Joyce, en esta novela, nos conduce por los intrincados caminos de su adolescencia. Uno de los más logrados intentos del libro me parece el de enseñarnos las estaciones y las jornadas de esta adolescencia reviviéndolas, con su música íntima, con su armonía subjetiva, en toda su virginidad, sin que se sienta el viaje. El artista nos descubre su pasado como nos descubre su presente. No se mezcla a los acontecimientos ningún elemento que delate que lo actual en el relato ha dejado de ser actual en la vida. Ningún elemento de crítica o de opinión con sabor retrospectivo. Las impresiones de la adolescencia de Stephen Dedalus conservan intactas su inocencia.
Stephen Dedalus estudia en un colegio de jesuitas. Y la novela no deforma ni al estudiante, ni al colegio, ni a los jesuitas. Todas las cosas, todos los tipos nos son presentados con candor. El artista no los juzga. Stephen Dedalus, buscándose a sí mismo, conoce el pecado y el arrepentimiento, conoce la fe y la duda. Pero, finalmente, las supera. En su peregrinación descubre el arte. El arte que no es aún una meta, sino sólo una evasión.

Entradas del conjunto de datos
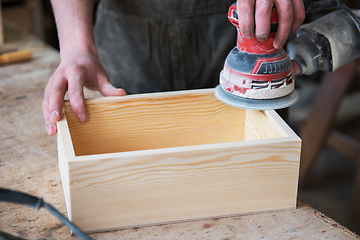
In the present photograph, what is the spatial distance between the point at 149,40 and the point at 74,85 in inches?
20.5

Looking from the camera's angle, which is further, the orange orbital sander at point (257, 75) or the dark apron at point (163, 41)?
the dark apron at point (163, 41)

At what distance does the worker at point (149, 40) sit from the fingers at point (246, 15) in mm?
467

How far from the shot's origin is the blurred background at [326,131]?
2137 mm

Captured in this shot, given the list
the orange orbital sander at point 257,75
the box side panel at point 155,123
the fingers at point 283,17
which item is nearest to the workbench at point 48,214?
the box side panel at point 155,123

### [PREGUNTAS DE ESTUDIO]
[A] Responda brevemente, según el fragmento sobre la novela de Joyce:
(i) ¿En qué clase de colegio estudia Stephen Dedalus?
(ii) ¿Qué conservan intactas las impresiones de la adolescencia de Stephen Dedalus?
(iii) ¿Qué descubre Stephen Dedalus en su peregrinación?
[B] Reescriba el pasaje del fragmento sobre la novela de Joyce que va de "Joyce, en esta" a "intactas su inocencia.", y sustituya "novela" por "obra".
Los datos no guardan relación alguna con este ejercicio.

### [RESPUESTAS]
[A]
(i) En un colegio de jesuitas.
(ii) Su inocencia.
(iii) El arte.

[B]
Joyce, en esta obra, nos conduce por los intrincados caminos de su adolescencia. Uno de los más logrados intentos del libro me parece el de enseñarnos las estaciones y las jornadas de esta adolescencia reviviéndolas, con su música íntima, con su armonía subjetiva, en toda su virginidad, sin que se sienta el viaje. El artista nos descubre su pasado como nos descubre su presente. No se mezcla a los acontecimientos ningún elemento que delate que lo actual en el relato ha dejado de ser actual en la vida. Ningún elemento de crítica o de opinión con sabor retrospectivo. Las impresiones de la adolescencia de Stephen Dedalus conservan intactas su inocencia.